YA: If we by PP v Mohd Farid b. Mohd Sukis, as they pointed out we have to mark as P first and then have a trial within a trial.

KS: Whether it is marked as P first, there is no difference. There must be a trial within a trial for us to lay the basis to exclude it. And then we can only do a trial within a trial not in the general trial.
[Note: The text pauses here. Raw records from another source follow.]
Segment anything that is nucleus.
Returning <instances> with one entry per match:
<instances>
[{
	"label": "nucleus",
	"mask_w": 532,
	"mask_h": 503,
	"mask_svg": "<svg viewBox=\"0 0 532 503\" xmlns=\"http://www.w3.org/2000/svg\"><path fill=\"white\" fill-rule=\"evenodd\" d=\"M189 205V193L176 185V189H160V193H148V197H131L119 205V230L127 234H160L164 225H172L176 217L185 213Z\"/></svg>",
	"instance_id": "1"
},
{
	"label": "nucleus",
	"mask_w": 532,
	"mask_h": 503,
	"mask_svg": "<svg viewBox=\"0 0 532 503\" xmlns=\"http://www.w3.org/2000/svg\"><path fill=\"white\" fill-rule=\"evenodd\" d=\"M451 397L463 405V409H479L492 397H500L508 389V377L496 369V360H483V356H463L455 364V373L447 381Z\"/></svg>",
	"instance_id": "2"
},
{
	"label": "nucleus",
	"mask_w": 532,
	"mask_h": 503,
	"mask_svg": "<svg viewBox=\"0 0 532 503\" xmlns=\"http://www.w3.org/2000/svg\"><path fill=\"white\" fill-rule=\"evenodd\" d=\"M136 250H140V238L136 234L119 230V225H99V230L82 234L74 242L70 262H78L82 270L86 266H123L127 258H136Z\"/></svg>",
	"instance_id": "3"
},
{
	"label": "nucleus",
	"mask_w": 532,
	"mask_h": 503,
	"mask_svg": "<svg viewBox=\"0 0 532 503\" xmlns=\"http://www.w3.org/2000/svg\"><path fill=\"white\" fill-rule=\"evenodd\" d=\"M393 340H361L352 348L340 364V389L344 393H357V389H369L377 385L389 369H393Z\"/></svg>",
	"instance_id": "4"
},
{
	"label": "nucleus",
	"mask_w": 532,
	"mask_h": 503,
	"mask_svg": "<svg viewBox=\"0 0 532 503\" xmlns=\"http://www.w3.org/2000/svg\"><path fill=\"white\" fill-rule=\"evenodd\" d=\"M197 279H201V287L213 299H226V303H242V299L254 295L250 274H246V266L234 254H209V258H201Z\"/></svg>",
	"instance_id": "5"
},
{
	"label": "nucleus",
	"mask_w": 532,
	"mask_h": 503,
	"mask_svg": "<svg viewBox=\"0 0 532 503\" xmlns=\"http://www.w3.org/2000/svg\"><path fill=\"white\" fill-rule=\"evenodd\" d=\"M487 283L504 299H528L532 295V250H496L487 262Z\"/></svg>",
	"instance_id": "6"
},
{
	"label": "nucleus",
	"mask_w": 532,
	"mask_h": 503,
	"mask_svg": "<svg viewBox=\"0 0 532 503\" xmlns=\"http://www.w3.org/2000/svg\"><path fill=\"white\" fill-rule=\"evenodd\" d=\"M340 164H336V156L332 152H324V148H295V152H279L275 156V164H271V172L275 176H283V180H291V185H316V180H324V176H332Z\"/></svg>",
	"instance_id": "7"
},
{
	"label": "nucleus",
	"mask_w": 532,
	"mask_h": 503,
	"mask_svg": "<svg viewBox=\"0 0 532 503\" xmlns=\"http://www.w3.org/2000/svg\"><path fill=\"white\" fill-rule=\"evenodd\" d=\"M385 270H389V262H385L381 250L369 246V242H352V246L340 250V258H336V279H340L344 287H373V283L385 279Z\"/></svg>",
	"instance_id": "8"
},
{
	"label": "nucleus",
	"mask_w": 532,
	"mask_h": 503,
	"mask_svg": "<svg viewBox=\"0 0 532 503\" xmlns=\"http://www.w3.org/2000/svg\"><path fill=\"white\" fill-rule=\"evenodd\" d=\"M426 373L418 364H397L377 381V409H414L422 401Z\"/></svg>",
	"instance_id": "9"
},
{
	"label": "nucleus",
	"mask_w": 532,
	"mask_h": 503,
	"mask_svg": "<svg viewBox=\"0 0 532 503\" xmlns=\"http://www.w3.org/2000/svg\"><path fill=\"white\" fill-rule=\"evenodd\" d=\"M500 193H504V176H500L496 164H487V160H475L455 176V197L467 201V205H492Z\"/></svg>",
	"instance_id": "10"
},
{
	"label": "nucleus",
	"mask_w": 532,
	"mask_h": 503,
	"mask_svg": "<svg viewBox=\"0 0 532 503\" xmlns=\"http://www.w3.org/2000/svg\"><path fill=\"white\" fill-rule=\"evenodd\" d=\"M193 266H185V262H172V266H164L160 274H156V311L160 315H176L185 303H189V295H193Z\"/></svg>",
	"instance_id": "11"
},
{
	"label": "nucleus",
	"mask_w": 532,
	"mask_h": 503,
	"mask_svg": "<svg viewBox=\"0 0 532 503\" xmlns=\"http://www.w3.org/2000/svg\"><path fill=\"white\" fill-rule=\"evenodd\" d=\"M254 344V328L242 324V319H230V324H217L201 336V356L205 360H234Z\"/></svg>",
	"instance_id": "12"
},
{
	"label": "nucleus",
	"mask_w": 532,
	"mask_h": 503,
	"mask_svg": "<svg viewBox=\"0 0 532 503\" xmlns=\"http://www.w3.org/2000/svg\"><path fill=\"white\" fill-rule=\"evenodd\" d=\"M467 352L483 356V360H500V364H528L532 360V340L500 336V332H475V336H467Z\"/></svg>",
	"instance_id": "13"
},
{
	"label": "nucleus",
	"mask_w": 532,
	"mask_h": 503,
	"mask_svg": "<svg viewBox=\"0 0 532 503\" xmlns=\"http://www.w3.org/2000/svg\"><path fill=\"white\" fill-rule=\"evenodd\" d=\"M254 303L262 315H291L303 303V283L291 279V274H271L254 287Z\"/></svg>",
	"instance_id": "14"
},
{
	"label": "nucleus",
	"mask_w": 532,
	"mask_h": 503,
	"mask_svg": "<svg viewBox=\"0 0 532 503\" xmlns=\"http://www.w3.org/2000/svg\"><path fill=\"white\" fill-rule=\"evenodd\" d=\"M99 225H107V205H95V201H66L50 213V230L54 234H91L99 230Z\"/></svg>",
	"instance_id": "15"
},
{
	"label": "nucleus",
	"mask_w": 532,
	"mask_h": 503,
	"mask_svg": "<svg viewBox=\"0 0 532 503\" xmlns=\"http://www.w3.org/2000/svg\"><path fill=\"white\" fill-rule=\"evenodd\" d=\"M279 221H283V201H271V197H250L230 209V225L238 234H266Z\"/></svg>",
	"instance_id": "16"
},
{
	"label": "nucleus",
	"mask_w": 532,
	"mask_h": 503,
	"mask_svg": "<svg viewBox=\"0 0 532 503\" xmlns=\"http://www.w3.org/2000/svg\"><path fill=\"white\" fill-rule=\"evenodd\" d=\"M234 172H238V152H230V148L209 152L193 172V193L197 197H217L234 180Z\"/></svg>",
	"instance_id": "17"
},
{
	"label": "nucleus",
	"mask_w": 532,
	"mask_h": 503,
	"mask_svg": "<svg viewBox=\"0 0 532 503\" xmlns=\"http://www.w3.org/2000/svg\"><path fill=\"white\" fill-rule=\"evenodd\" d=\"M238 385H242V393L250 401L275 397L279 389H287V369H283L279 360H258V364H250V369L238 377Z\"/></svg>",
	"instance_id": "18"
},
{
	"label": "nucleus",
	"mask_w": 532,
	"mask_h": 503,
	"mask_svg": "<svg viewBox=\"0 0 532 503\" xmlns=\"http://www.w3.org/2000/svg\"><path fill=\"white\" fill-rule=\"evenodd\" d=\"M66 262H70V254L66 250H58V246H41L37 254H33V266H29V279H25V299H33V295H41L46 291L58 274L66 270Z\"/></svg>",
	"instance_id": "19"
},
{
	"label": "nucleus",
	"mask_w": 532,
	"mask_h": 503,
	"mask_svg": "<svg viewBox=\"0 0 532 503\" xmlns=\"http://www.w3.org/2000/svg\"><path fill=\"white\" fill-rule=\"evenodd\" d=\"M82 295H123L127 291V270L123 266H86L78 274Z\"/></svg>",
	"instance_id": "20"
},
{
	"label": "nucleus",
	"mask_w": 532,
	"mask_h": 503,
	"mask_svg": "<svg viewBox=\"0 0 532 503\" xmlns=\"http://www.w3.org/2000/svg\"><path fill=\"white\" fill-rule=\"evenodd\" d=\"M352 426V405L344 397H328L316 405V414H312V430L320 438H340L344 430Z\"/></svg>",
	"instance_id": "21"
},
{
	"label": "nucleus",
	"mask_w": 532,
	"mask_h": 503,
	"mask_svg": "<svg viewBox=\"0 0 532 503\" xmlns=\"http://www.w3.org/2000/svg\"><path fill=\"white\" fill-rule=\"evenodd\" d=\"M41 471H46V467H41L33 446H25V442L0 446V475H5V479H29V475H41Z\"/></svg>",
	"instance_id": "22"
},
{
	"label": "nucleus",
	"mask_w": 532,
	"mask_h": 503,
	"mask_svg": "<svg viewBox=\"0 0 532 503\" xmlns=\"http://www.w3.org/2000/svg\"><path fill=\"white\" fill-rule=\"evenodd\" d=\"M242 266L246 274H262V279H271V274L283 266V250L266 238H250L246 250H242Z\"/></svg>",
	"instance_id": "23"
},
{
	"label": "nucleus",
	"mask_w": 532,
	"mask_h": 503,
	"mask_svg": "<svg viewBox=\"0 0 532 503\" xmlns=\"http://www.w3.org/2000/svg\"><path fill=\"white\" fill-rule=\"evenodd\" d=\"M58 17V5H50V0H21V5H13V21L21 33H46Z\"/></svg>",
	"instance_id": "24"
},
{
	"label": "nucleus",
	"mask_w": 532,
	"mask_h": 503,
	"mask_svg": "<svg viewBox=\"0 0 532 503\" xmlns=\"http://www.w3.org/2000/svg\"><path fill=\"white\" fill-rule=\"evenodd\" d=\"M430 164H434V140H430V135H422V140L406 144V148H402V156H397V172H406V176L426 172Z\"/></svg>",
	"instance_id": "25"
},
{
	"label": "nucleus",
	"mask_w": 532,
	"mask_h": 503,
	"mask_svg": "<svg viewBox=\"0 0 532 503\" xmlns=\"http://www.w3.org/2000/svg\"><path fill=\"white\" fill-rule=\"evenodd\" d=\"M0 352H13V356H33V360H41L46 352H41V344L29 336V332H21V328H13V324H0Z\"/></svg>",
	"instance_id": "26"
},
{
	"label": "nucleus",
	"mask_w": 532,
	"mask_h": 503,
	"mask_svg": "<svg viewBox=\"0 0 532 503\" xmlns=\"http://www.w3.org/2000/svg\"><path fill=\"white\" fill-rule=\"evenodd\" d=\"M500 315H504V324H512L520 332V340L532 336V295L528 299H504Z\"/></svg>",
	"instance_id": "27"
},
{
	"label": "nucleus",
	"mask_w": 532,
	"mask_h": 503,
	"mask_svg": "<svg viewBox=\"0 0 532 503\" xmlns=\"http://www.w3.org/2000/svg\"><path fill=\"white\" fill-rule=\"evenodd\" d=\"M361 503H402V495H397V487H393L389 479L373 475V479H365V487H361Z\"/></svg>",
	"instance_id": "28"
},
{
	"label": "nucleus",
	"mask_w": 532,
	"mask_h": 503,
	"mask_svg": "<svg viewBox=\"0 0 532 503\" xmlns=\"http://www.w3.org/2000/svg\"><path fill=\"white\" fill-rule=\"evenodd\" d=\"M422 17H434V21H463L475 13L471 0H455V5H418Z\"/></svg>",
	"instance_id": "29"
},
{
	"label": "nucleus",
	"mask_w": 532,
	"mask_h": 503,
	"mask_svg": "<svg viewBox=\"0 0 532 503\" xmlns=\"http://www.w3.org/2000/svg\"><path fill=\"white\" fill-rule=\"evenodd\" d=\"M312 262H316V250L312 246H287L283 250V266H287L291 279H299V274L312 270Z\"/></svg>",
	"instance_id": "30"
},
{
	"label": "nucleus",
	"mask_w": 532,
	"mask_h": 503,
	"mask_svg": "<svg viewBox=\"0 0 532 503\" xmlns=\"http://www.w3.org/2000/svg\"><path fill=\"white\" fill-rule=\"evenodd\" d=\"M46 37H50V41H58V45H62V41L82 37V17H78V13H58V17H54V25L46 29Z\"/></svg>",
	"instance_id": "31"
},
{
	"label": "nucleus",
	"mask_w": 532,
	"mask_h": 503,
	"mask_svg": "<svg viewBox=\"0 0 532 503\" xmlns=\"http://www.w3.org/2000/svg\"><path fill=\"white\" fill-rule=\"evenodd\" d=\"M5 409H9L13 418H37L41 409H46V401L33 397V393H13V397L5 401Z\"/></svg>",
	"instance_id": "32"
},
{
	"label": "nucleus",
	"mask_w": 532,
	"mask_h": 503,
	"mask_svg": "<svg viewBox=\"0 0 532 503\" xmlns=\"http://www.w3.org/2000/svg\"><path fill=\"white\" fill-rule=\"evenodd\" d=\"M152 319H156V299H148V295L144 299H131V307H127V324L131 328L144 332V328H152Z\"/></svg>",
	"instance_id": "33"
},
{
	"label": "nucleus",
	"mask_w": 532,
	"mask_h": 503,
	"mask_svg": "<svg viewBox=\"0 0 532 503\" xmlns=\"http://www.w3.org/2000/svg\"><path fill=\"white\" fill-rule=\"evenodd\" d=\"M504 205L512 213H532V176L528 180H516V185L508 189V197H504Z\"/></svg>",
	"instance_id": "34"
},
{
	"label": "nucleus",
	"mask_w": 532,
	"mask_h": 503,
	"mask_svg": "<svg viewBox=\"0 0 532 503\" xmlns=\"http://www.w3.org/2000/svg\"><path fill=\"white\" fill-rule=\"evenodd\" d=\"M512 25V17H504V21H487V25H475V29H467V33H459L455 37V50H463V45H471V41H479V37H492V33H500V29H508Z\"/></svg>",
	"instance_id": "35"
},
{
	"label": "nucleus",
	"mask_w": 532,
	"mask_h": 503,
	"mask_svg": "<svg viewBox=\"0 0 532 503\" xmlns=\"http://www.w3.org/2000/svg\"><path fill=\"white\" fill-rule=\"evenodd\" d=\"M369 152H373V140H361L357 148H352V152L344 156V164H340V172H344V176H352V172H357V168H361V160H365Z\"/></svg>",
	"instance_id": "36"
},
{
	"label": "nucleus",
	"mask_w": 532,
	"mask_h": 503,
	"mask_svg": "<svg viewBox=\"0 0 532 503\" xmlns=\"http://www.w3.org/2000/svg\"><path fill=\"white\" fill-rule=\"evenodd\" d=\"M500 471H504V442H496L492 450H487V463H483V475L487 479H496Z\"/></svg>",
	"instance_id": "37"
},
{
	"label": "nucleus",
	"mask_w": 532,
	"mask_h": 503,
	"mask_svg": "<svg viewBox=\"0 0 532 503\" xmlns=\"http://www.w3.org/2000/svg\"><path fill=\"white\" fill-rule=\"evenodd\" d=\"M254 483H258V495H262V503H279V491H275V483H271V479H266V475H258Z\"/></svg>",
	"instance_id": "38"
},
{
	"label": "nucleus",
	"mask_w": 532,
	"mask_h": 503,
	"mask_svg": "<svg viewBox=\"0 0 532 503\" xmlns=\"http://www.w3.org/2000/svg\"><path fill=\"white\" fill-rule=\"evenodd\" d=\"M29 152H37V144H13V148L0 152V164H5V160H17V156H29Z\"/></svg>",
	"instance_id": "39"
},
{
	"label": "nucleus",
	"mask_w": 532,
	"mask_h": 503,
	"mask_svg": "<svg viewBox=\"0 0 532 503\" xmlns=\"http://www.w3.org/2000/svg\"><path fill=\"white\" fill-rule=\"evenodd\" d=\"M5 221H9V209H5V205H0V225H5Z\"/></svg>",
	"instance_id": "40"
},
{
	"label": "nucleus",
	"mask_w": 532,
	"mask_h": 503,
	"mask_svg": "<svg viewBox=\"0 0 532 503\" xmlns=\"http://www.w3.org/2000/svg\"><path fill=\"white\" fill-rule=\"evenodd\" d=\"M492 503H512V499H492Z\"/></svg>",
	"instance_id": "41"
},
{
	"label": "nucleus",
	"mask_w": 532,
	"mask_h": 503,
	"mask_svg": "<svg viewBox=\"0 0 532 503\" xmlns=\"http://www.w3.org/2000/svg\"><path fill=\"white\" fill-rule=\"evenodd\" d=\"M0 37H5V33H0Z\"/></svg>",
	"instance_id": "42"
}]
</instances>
YA: You want to have a trial within a trial to exclude exhibits which has already be marked as exhibits. As they pointed out, the exhibits have not been marked as exhibits, so how are we going to exclude?
KS: It does not matter, my Lord.
YA: So you concede it can be marked?
KS: Yes, it can be marked. And we’ll go on with a trial within a trial. []. We must lay the basis, YA. We must do that in a trial within a trial. It is in no other way comes in the general trial. I take your Lordship ro page 412 of PP v Mohd Farid b. Mohd Sukis. [read para G, page 412]. That is what it is saying here, that it is the more appropriate matter. In R v Sang, the complaint was this, an agent provocateur and that evidence came in the general trial. [].
YA: If I understand them correctly, if we want to have a trial within a trial why not wait until evidence on arrest and if it is not enough, then we have a voir dire. That is what they are saying.
MY: If the basis is not found in the evidence being adduced, then have a voir dire.
YA: You have two chances. One chance is through the evidence. From there kalau dah ada basis untuk tunjuk arrest tak betul, satu chance. Kalau tak ada, hold a trial within a trial. So, second chance for you. That’s what they are proposing.
MY: That’s what the law says.
KS: I think this is the position that it should be held now before the evidence goes in. And even if it is P [], it ought to be expunged. It comes back to square one.
MY: We admit first…PP v Mohd Farid b. Mohd Sukis says that you must admit first, then hold a trial within a trial.
KS: No. It says a trial within a trial first, then general trial. I take your Lordship to page 413 of Farid. [read]. It has to be done this way. No other way. [] We pray that a trial within a trial be directed at this stage.
YA: That’s all? Tangguh sekejap.
[4.00 p.m.]

[4.14 p.m.]
YA: This is the ruling of the court. Generally the court is not concerned with how an admissible evidence is obtained. But in cases where the evidence intended to be tendered involved admission, confession or generally with regards to evidence obtained from the accused after the commission of an offence, the court has discretion to exclude relevant admissible evidence if the evidence was obtained by improper or unfair means.
And it is my humble view that the proper way to determine whether there was unfair mean in obtaining such evidence that warrant exercising those discretion is by way a trial within a trial. Therefore, I allow the defence application to commence a trial within a trial.